Saturday, 15 May 2010


Until just a few years ago the GMC was the only regulatory body we had to worry about and they were in the past criticised, with some justification, for being perhaps too sympathetic to the unfortunate medical practitioners who came to their attention.

Step by step things have changed.

Firstly there are now more bodies that a doctor can fall foul of. NCAS, MHRA, CHRE, NHS counter fraud service and others can all make life difficult for doctors, as explained here, in addition to an increasingly belligerent attitude from Trusts as highlighted here.

Secondly the GMC has over the years become less and less sympathetic to doctors and is seen by many as biased against them. Doctors who feel they have been poorly treated by the GMC have no route of complaint. Complaints about the GMC can only be made to the GMC and the outcome is then predictable. The legal principle of “nemo debet esse iudex in propria causa”, meaning no one should be judge in his own cause is clearly ignored by the GMC. In fact the GMC often behaves as if the law is something that does not apply to them. This is well illustrated in this case. Dr P had brought legal action against the GMC for breaches of Data Protection and Human Rights legislation committed during an investigation. The GMC attempted to have the action struck out. The argument they made to the bemused judge was that they, the GMC had been deliberating for a number of years on how to incorporate the relevant legislation into their procedures, but that they had not yet come to conclusions, and therefore these laws did not apply to the GMC. The extraordinary effrontery, and unspeakable arrogance of this argument was dealt with in no uncertain terms by the judge and an out of court settlement followed soon after. It is a shame that the settlement was accepted by Dr P as the GMC were thus able to avoid the adverse publicity of being savaged in court for their attitude. I do not however wish to criticise Dr P. It takes a special kind of tenacity and resilience to tackle a body as powerful, overbearing and underhand as the GMC and Dr P can not be blamed for bringing things to an end.

The GMC can only be challenged in the high court, and they rely on the financial and emotional disincentives to this action to get away with highly questionable actions. If you google “GMC high court” what is apparent is that the GMC almost always lose on those occasions when they are challenged.

And this is a body that is gradually acquiring more and more powers. It is now two years since the burden of evidence used by the GMC to convict doctors was changed from the criminal standard where guilt has to be proven beyond reasonable doubt, to the civil standard of probability.

And soon we will have revalidation. We are going to have to prove that we are are competent, without any suggestion of misdemeanour or lacking performance. I predict that before long perfectly competent and amenable doctors will be finding themselves in difficulty simply because they have not been able to tick a few boxes.

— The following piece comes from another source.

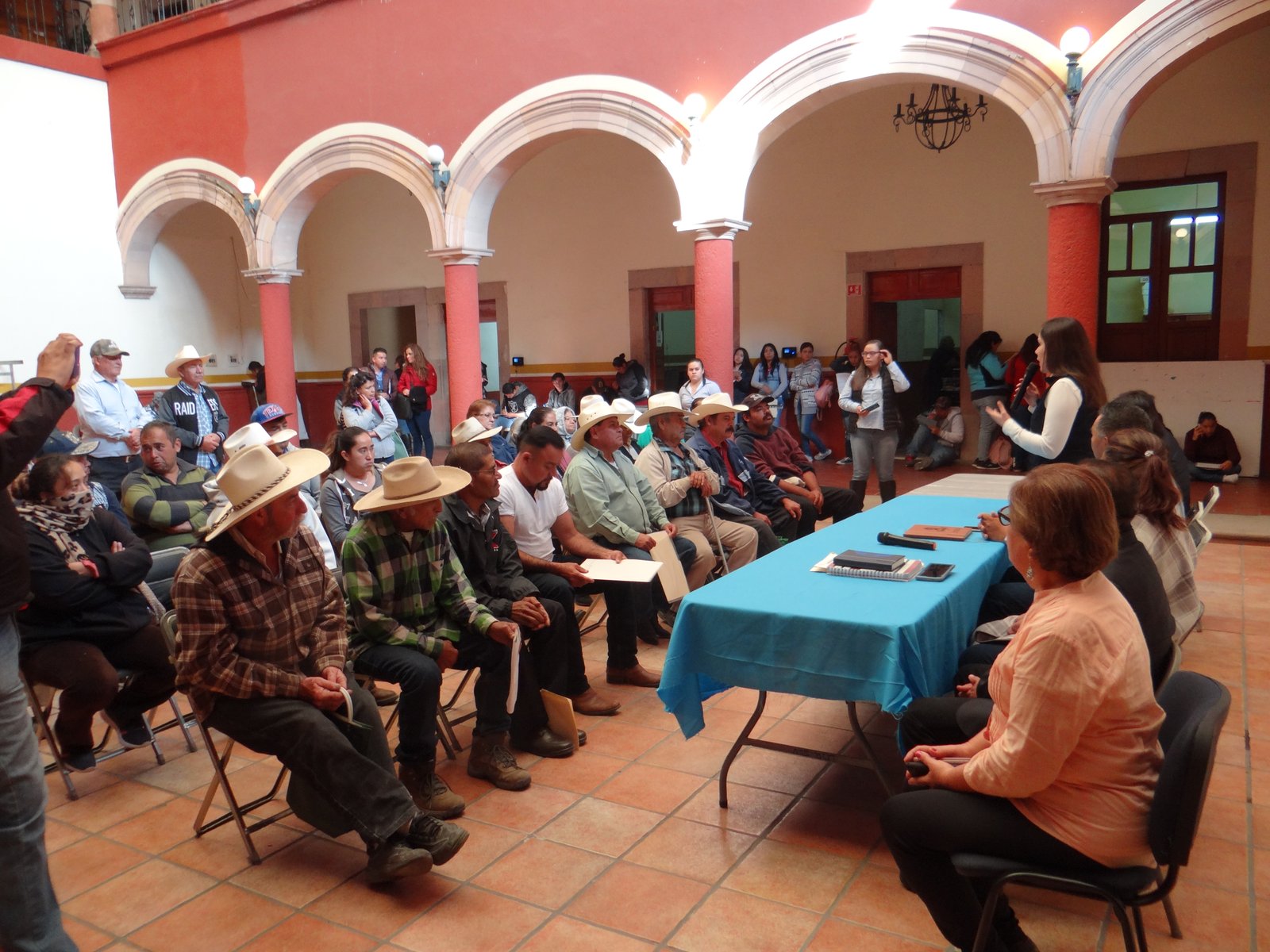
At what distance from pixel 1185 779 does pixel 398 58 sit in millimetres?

  1. A wonderful friend on mine, Dr Cream, ran foul of the GMC. A nicer more honest man you could not have known. But that didn't stop the GMC who found him guilty of serious professional misconduct. How they could possibly have come to such a conclusion on the facts as related to me I have absolutely no idea.

    Dr Cream had to take them on in the High Court where the GMC's findngs were described as irrational and perverse.

  2. I have added you to my Blog list and Blog roll. We need more hospital doctors to blog.

    The Cockroach Catcher

  3. Lets not be bashful my dear Dr Zorro.

    The case is Pal v GMC, Sarah Bedwell, Peter Lynn, Catherine Green. Further info is here . Do download the judgments. The defence unions have never dared do this kind of high risk litigation. Their weak outlook and faulty representation of doctors is shameful really.

    Yes, it is indeed true, it is the only case of its kind in 100 years or more.

    I am sure many doctors will realise the true extent of Big Brother once they discover that all their revalidation and appraisal data can be used for a investigation behind their back. After the above case, the GMC made "Discreet Inquiries" under Rule 4 of the GMC lawful. They only had to change the Medical Act. These days, the feedback of information is quite extensive. You may not even know the GMC are investigating.

    I think most hard working doctors have now lost control of medical regulation. It now controls them - or its something they will find out sooner rather than later.